Within the entries below, count the lines that hold the string "States" and give only that number.
*** The records ***
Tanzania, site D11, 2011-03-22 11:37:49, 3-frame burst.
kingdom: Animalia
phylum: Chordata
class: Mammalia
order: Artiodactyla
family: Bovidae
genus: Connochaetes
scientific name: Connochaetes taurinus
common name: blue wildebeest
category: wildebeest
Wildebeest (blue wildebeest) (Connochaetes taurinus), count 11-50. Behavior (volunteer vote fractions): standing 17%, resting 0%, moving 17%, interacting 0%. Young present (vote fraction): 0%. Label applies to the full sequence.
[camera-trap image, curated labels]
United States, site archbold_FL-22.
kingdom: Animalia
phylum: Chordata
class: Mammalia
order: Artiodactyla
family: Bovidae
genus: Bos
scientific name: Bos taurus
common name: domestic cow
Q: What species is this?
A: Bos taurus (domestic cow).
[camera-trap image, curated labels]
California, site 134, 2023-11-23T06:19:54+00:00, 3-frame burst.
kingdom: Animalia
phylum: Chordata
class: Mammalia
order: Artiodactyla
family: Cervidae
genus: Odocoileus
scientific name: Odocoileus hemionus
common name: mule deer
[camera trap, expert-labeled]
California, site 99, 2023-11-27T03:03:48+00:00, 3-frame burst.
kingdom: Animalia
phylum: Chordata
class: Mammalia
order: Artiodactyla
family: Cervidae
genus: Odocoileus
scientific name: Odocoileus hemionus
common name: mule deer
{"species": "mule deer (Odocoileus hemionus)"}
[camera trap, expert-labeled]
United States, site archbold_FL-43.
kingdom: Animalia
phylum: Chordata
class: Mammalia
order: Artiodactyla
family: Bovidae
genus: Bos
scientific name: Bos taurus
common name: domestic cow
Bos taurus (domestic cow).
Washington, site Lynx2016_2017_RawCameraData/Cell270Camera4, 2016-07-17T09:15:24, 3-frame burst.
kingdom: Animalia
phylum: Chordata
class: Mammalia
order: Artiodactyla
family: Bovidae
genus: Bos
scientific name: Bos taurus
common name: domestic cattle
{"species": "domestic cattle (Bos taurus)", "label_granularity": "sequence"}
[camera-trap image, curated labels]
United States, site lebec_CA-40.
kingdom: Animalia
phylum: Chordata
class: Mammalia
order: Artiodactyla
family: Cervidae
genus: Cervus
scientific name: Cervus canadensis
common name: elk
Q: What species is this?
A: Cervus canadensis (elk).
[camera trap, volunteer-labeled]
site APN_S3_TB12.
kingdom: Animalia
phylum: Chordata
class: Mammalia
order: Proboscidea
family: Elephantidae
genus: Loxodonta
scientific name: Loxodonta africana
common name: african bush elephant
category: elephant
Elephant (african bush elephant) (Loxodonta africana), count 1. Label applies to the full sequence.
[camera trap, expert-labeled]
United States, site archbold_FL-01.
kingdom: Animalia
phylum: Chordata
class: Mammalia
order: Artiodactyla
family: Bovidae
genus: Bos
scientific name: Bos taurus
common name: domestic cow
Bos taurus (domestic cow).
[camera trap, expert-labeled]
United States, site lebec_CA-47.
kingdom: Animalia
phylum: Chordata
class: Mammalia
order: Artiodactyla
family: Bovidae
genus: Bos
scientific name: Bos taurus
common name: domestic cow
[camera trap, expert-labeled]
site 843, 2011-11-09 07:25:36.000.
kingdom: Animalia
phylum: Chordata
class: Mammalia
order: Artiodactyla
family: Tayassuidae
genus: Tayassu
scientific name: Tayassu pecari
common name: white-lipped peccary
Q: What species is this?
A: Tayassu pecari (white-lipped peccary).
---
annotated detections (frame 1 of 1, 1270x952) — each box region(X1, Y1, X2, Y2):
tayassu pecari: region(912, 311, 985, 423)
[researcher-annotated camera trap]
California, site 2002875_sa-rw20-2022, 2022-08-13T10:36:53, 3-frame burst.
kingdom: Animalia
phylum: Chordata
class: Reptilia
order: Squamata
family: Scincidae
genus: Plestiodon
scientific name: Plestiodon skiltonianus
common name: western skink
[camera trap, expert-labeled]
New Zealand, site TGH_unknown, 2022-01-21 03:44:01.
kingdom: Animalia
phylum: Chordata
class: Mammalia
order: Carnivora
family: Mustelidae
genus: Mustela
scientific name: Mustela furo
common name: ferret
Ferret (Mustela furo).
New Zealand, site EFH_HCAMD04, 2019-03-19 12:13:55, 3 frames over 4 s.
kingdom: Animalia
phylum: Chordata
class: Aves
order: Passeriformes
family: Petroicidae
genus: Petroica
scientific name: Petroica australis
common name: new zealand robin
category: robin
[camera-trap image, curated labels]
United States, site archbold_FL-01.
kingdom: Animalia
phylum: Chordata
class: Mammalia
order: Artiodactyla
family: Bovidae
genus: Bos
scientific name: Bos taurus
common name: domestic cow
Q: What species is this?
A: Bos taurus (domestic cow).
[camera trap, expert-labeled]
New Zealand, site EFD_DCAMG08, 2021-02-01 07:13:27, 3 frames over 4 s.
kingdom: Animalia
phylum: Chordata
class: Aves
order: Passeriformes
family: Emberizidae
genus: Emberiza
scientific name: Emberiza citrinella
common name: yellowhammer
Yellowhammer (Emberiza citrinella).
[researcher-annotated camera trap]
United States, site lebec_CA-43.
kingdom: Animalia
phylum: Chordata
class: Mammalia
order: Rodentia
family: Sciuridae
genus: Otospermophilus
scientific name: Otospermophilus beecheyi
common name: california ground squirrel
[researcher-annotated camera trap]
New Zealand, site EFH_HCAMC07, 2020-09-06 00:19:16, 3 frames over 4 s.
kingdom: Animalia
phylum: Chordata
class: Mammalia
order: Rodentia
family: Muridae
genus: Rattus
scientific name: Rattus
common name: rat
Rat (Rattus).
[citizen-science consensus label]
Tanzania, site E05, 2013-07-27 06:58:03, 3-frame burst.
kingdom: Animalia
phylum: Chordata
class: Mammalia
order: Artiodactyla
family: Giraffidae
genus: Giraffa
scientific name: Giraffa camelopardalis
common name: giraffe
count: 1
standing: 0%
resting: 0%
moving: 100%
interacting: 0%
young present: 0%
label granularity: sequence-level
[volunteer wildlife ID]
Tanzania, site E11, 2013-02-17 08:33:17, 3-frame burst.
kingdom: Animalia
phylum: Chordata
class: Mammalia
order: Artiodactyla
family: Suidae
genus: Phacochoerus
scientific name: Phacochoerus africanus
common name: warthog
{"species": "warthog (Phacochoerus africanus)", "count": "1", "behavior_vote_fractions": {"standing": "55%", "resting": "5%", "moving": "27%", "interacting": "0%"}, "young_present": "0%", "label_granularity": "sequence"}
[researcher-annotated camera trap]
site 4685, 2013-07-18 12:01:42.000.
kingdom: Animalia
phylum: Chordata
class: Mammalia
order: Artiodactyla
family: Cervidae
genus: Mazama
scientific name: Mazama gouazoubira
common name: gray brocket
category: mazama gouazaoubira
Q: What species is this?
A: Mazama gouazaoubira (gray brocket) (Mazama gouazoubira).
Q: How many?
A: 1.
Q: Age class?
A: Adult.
***
Exercise solution
7